The proposing release acknowledges that “few boards today are directly involved in the performance of the day-to-day valuation tasks required to determine fair value,” but instead “enlist the fund’s investment adviser to perform certain of these functions.”[1]  Boards therefore already have policies and procedures for supervising and overseeing advisers’ involvement in valuation.  Further, the general compliance rule for funds, rule 38a-1, building on boards’ statutory valuation mandate, “requires funds to adopt policies and procedures” to monitor when fair valuation is in order and maintain appropriate fair value methodologies.[2]  In other words, fund boards already have the experience and the wherewithal (as well as an existing legal obligation) to oversee, and ensure the adequacy, efficacy, and accuracy of, an adviser’s valuation processes.  Proposed rule 2a-5 should reflect that reality rather than trying to overlay unnecessary duplicative requirements on top of it.

I am eager to hear from commenters about whether this proposal got the balance right.  Will the new rule assist fund boards in efficiently and effectively meeting their valuation obligations and thus protect the fund and its investors?  The timing of this proposal during the COVID-19 crisis and attendant economic and market instability affords us the opportunity to learn from the very fresh-in-mind difficulties that funds and other market participants confront in valuing securities during highly volatile market conditions.  Would rule 2a-5 have helped, hurt, or had little impact on board valuation efforts had it been on the books during the monumental valuation challenges of recent weeks?  Would it have provided fund boards the necessary balance of flexibility and guidance about how to value securities during a time of profound market instability?  I also am interested in hearing how accurately the proposed obligations reflect current valuation practices and whether commenters believe that boards should be free to assign valuation duties to third parties other than the fund’s adviser.

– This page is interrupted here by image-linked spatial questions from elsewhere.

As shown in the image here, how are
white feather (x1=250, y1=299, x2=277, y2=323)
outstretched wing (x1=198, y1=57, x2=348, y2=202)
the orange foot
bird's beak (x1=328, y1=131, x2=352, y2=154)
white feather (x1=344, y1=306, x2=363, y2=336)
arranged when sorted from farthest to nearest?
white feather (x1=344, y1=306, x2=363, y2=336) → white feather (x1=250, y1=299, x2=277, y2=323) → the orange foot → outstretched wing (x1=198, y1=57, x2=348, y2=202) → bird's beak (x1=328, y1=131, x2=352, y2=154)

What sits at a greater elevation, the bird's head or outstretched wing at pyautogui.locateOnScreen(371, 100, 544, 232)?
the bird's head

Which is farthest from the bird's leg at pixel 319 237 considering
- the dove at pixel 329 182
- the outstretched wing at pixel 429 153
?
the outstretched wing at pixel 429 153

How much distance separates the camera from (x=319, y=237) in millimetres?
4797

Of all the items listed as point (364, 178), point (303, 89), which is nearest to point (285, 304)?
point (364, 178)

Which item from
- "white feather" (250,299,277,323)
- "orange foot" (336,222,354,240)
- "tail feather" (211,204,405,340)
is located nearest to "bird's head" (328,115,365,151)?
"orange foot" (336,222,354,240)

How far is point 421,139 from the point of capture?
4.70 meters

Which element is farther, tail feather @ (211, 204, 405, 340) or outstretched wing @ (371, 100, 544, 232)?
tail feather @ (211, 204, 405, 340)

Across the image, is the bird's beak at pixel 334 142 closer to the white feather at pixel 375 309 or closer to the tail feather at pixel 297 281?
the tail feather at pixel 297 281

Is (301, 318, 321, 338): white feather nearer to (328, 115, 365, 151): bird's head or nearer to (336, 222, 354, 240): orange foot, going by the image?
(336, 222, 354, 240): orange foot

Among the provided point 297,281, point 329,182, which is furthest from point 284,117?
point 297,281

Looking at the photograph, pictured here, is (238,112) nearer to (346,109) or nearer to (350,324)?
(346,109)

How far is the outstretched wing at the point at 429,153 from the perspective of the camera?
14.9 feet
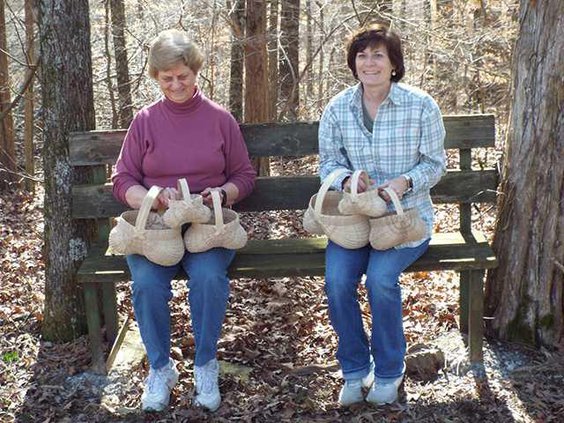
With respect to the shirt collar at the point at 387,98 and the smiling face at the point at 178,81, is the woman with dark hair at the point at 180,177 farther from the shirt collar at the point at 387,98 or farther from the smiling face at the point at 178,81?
the shirt collar at the point at 387,98

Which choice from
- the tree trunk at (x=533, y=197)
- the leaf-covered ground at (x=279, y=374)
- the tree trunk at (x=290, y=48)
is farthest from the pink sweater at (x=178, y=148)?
the tree trunk at (x=290, y=48)

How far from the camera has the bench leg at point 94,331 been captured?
3926mm

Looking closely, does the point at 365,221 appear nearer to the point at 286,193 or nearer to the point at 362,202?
the point at 362,202

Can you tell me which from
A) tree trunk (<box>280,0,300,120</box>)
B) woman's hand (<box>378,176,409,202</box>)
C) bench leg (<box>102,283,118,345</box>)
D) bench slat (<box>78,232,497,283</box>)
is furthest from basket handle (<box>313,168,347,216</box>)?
tree trunk (<box>280,0,300,120</box>)

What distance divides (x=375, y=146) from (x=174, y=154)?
992 millimetres

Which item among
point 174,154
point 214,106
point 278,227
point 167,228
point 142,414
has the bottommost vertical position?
point 142,414

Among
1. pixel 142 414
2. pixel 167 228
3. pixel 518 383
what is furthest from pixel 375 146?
pixel 142 414

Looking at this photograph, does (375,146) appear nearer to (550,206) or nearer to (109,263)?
(550,206)

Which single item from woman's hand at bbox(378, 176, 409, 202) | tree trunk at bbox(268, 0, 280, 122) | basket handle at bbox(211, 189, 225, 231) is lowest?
basket handle at bbox(211, 189, 225, 231)

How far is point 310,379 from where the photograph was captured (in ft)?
12.6

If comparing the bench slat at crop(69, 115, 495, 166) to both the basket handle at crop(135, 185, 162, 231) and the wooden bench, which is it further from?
the basket handle at crop(135, 185, 162, 231)

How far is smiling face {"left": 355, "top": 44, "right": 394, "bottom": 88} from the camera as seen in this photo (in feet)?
11.4

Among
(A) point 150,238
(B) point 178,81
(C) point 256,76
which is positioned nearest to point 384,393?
(A) point 150,238

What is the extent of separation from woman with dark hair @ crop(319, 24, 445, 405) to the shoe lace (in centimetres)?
62
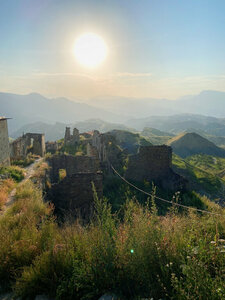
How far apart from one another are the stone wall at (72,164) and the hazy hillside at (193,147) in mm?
80429

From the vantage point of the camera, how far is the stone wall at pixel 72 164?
17.1 meters

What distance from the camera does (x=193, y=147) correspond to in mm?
99125

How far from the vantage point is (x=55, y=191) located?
11133 mm

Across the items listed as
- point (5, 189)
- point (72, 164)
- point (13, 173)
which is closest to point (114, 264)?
point (5, 189)

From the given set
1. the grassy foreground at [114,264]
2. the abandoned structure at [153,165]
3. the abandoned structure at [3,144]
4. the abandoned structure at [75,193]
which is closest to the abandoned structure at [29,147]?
the abandoned structure at [3,144]

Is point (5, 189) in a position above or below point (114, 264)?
below

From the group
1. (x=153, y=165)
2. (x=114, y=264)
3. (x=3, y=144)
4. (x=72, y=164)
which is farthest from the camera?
(x=153, y=165)

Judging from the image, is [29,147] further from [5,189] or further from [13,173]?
[5,189]

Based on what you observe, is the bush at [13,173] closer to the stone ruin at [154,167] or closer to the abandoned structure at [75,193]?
the abandoned structure at [75,193]

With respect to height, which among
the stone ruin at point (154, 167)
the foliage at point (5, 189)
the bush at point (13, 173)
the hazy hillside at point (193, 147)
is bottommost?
the hazy hillside at point (193, 147)

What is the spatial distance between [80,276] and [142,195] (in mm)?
12327

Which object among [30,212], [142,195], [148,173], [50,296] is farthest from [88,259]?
[148,173]

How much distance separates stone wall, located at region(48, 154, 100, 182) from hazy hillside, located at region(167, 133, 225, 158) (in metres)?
80.4

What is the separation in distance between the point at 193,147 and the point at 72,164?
8994 cm
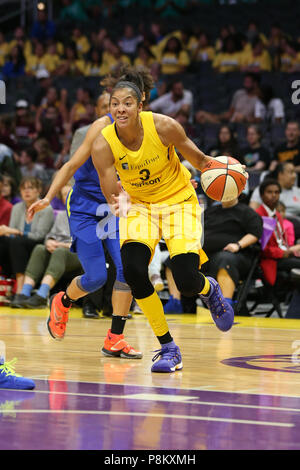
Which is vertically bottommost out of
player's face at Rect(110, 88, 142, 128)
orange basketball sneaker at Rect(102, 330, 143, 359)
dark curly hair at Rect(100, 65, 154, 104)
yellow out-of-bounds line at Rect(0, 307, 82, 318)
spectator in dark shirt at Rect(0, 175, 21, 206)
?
yellow out-of-bounds line at Rect(0, 307, 82, 318)

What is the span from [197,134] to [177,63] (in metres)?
2.55

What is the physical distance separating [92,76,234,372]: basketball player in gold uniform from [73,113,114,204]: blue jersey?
1.17m

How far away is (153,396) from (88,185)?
2653mm

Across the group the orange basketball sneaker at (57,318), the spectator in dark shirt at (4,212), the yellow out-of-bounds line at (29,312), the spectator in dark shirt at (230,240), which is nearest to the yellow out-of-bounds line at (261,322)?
the spectator in dark shirt at (230,240)

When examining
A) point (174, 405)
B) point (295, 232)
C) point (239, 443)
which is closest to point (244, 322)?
point (295, 232)

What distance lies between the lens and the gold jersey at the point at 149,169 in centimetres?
469

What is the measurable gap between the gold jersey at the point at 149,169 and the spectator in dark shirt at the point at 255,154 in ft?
20.0

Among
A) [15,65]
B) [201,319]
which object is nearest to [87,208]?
[201,319]

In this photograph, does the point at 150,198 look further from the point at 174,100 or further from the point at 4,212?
the point at 174,100

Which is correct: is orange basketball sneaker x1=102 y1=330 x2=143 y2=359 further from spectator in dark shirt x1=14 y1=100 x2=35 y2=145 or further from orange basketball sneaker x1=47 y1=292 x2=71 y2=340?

Again, my thanks go to the agency’s staff who worked so hard on this proposal, including Dalia Blass, Paul Cellupica, Sarah ten Siethoff, David Bartels, Alison Staloch, Joel Cavanaugh, Bradley Gude, Thoreau A. Bartmann, Brian McLaughlin Johnson, Kieran G. Brown, David J. Marcinkus, Jenson Wayne, Alexis Cunningham, Jacob Sandoval, Jamie Davis, Thomas Collens, Lori Price, Narahari Phatak, Lauren Moore, Marie-Louise Huth, Song Brandon, Xanthi  Gkougkousi, and Elizabeth Pflaum.  I also want to thank commenters in advance for the insights and wisdom they will share as we look to next steps.

[1] Good Faith Determinations of Fair Value, Release No. IC- 33845, at 32-33, (April 21, 2020), available at

[2] Compliance Programs of Investment Companies and Investment Advisers, Release Nos. IA-2204; IC-26299, December 17, 2003 (“Accordingly, rule 38a-1 requires funds to adopt policies and procedures that require the fund to monitor for circumstances that may necessitate the use of fair value prices; establish criteria for determining when market quotations are no longer reliable for a particular portfolio security; provide a methodology or methodologies by which the fund determines the current fair value of the portfolio security; and regularly review the appropriateness and accuracy of the method used in valuing securities, and make any necessary adjustments.”).